Gli errori (e abitudini) che porteranno in rovina il tuo ristorante.

Gli errori (e abitudini) che porteranno in rovina il tuo ristorante.

Nella mia lunghissima vita professionale nella ristorazione, come operativo in diversi ruoli e, da più di 15 anni, come consulente, mi sono imbattuto in diverse figure a capo del ristorante. Ho sempre avuto, quasi per natura, un approccio causativo e responsabile, anche perché fortemente convinto che riportare tutto quello che mi accadeva sotto la mia responsabilità, mi permetteva di accelerare il processo di crescita e non solo professionale. E ne sono convinto anche oggi. 

 

Quindi, ogni volta che mi trovavo davanti (a volte sopra) persone con cui era difficile confrontarsi, perché l’attitudine che li permeava spesso produceva risultati disastrosi, restavo sempre sorpreso da come molti si lasciassero sopraffare da emozioni e comportamenti che inevitabilmente li portava a doversi confrontare con successivi momenti difficili e di forte stress.

 

Dipendenti che abbandonavano il posto di lavoro, clienti che, nella migliore delle ipotesi, si lamentavano degli atteggiamenti del “proprietario” in una recensione negativa, fornitori che continuavano a scaricare solo perché non volevano perdere il cliente, ma lo avrebbero volentieri abbandonato a sé stesso. A volte mi è capitato di vedere richieste di consegne extra urgenti che venivano accolte, ma consegnate nei tempi di un bradipo narcolettico.

 

 

Insomma, che tu sia il proprietario di un locale o un restaurant manager, questi sono gli errori o l’abitudine che NON devi avere. Se ti riconosci in qualcuno di questi errori, bene, a te va il mio applauso, anche perché come dico, sempre “la conoscenza del problema è l’inizio della soluzione”. Lo so, è un’autocitazione, ma rende perfettamente l’idea. Falla tua e usala come nuovo inizio.

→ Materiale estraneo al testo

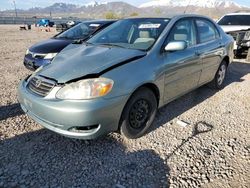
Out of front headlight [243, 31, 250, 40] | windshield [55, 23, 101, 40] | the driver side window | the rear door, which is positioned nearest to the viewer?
the driver side window

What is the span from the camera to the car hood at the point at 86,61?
9.50 feet

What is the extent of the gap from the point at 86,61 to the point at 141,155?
1.40 metres

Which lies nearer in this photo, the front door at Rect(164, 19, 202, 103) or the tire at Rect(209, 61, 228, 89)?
the front door at Rect(164, 19, 202, 103)

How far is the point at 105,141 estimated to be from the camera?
10.9ft

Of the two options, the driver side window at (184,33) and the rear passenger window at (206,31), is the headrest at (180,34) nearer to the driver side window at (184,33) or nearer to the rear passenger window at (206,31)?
the driver side window at (184,33)

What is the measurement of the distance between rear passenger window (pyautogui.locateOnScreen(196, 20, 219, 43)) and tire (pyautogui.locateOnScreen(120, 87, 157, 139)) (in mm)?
1777

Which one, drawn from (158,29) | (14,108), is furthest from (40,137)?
(158,29)

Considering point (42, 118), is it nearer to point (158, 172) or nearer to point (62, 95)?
point (62, 95)

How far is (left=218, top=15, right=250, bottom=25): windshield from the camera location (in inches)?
368

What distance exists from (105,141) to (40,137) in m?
0.92

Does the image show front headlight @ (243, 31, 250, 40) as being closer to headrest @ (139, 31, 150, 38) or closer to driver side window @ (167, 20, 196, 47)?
driver side window @ (167, 20, 196, 47)

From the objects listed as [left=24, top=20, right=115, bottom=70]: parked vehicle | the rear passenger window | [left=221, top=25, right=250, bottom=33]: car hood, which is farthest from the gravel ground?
[left=221, top=25, right=250, bottom=33]: car hood

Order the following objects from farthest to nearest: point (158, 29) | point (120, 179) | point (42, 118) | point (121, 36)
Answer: point (121, 36), point (158, 29), point (42, 118), point (120, 179)

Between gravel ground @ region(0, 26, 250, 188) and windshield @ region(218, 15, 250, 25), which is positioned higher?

1. FARSI GUIDARE DALLE EMOZIONI

Le emozioni sono un aspetto importante nella vita di ogni persona. Gioia, paura, tristezza, rabbia… ma quando ti trovi a guidare un gruppo di persone, devi comprendere che, in situazioni di forte stress, la paura e la rabbia superano tutti i filtri, lasciando dietro di te disastri comunicativi che neanche un campo di grano dopo un’invasione di cavallette.

 

Imparare a gestirle, senza farsi sopraffare, ti renderà senza ombra di dubbio un imprenditore migliore. Considera che arrabbiarti, farti prendere dall’ansia, intristirti, non migliorerà la situazione intorno a te, anzi, spesso, proprio perché sei un riferimento, la influenzerai in modo negativo. 

 

Incoraggia il tuo team, sostienilo e porta a casa la serata, successivamente analizza in maniera distaccata e a freddo gli errori commessi, cercando di capire come si sono originati e come puoi ridurre il margine affinché non si verifichino più. Concediti questa straordinaria opportunità di crescita per te, per la tua squadra e per il tuo business.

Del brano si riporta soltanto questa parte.